Ugh. I just think I'm doing this wrong. I'm definitely burning more than I eat, but is it too large of a gap?

Replies

  • Jorra
    Jorra Posts: 3,338 Member
    If you burn 2700 calories a day, consuming 2600 will definitely not lead to a one pound per week loss. 2180 sounds like a reasonable number to eat on non-workout days. When you do work out, you should eat more to maintain the same healthy deficit as your other days.
  • BigDaddyBRC
    BigDaddyBRC Posts: 2,395 Member
    Stop over-thinking.

    BMR is 2700-2800 - That is what your BodyMedia is telling.

    500 Deficit per day = 1 pound in a week. Its spot on.

    Muscle weighs more than fat.

    You body is is moving in the right direction = "The scale isn't moving, but the inches are coming off"
  • MissTattoo
    MissTattoo Posts: 1,203 Member
    I just want to make sure because when I enter my food on BFM's site it says I always have like a 800 calorie deficit vs what MFP says.

    I'm TRYING not to let the number on the scale rule me. It's hard. lol
  • Starlage
    Starlage Posts: 1,709 Member
    hey misstattoo! So, I think you need to decide whether you want to zigzag your calories (go by day to day deficit according to the day's burn) or go for a weekly average deficit and ignore the daily burn except once a week to eval things and make sure you're on track. Personally, I prefer the latter. I tried going day to day and didn't like zigzagging according to what the BMF tells me each day (but then again i don't have the link, so plugging in the dang thing daily got old QUICK) so I prefer to average out my week's calories and go for an average gross amount per day. Since you've got a good amount of data you could do this too if you want to try it.
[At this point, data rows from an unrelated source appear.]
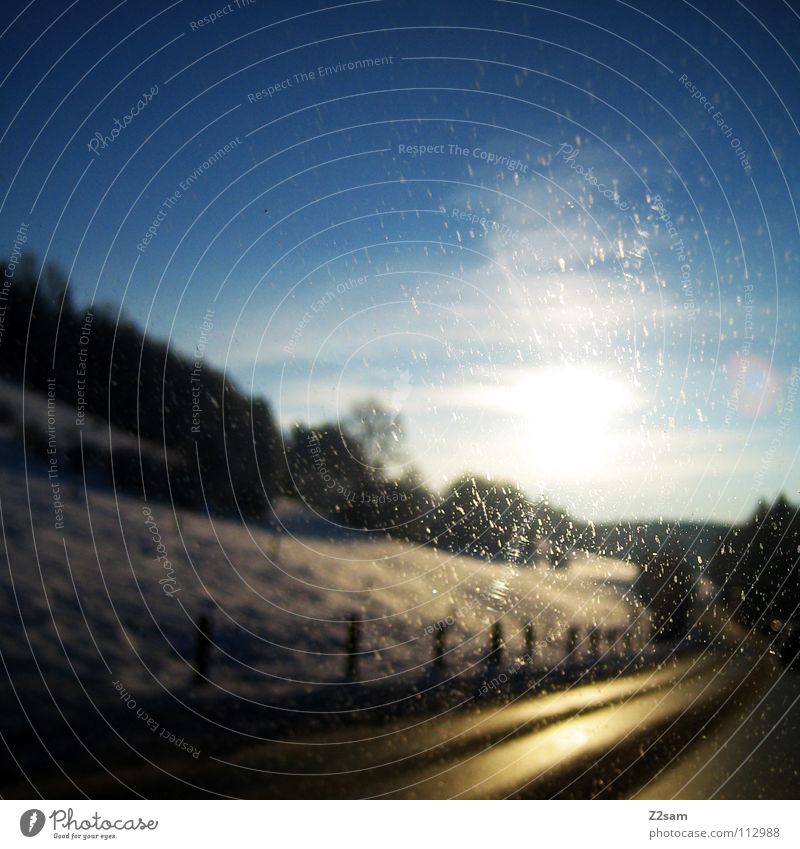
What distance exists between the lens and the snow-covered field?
43.3 inches

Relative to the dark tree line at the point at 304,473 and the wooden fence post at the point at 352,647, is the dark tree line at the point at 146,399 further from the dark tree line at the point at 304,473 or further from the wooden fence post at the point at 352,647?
the wooden fence post at the point at 352,647

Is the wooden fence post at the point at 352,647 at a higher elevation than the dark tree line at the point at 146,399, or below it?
below

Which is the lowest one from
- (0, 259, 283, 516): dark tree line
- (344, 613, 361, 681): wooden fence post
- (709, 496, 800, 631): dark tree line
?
(344, 613, 361, 681): wooden fence post

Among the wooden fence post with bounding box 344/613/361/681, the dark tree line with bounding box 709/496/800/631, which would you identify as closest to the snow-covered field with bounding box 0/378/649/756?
the wooden fence post with bounding box 344/613/361/681

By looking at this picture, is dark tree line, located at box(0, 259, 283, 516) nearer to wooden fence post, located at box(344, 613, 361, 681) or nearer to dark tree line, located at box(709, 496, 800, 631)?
wooden fence post, located at box(344, 613, 361, 681)

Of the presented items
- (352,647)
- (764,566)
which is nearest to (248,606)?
(352,647)

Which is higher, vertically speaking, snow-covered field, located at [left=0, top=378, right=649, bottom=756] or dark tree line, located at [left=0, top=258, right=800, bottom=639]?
dark tree line, located at [left=0, top=258, right=800, bottom=639]

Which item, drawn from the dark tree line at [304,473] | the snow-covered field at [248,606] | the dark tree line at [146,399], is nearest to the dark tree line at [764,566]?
the dark tree line at [304,473]

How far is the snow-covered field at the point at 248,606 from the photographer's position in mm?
1100

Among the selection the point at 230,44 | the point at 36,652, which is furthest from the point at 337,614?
the point at 230,44

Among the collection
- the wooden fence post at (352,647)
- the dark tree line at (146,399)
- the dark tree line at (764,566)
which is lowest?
the wooden fence post at (352,647)

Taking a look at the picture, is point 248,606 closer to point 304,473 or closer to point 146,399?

    As far as the amount? I'd take the BMF's advice. If you're choosing to take a margin of error off go for it (personally I KNOW that it underestimates my steps taken per day- i've compared with a pedometer so I take my BMF burn at face value). So. Let's say you get a week's data of three days 2700 and four days 3200. Add those up, take a 3500 deficit and divide the calories throughout the week. BE HAPPY you get to eat that much! That's really exciting! It may seem hard at first to get that high but it's a matter of WHAT your eating, not how much especially (meaning, choose higher calorie foods like whole grain pasta, avacado, cook with olive oil, stop getting low fat/low calorie/diet foods). Does that make sense? I'd be happy to help you. It took me a good month before I figure out what worked for me as far as how to use the bmf data. PM me if you want to talk about it!

    Edit: there's also the matter of mostly ignoring MFP's advice about deficits/ burns/ eating calories back etc and just using MFP purely for it's massive food database/ excellent food diaryingness. In otherwords, whatever your calorie goal is for the day according to your BMF burn (whether you go day to day zigzagging taking a deficit off the day's projected burn or go for a gross average of the week's burn you should know what your day's goal is). For me this meant putting my MFP diary at my week's averaged out daily goal (2250 for me) and ignoring when it adds calories for exercise that I enter.

    I feel like I'm rambling slightly. hopefully that made sense. :happy:
  • If you're eating a quality food, and you're feeling full at 2100, AND you're losing inches, I'd say stick with it. I would make sure you're eating more protein that MFP says since you're lifting weights. Other than that, I think you're doing great.
  • MissTattoo
    MissTattoo Posts: 1,203 Member
    Yeah, MFP only has me at like 113. I don't even know how to figure out my protein but I usually get like 120-125 a day. I think I should be eating at least 135 though if I do the 1gram for every pound of lean body mass.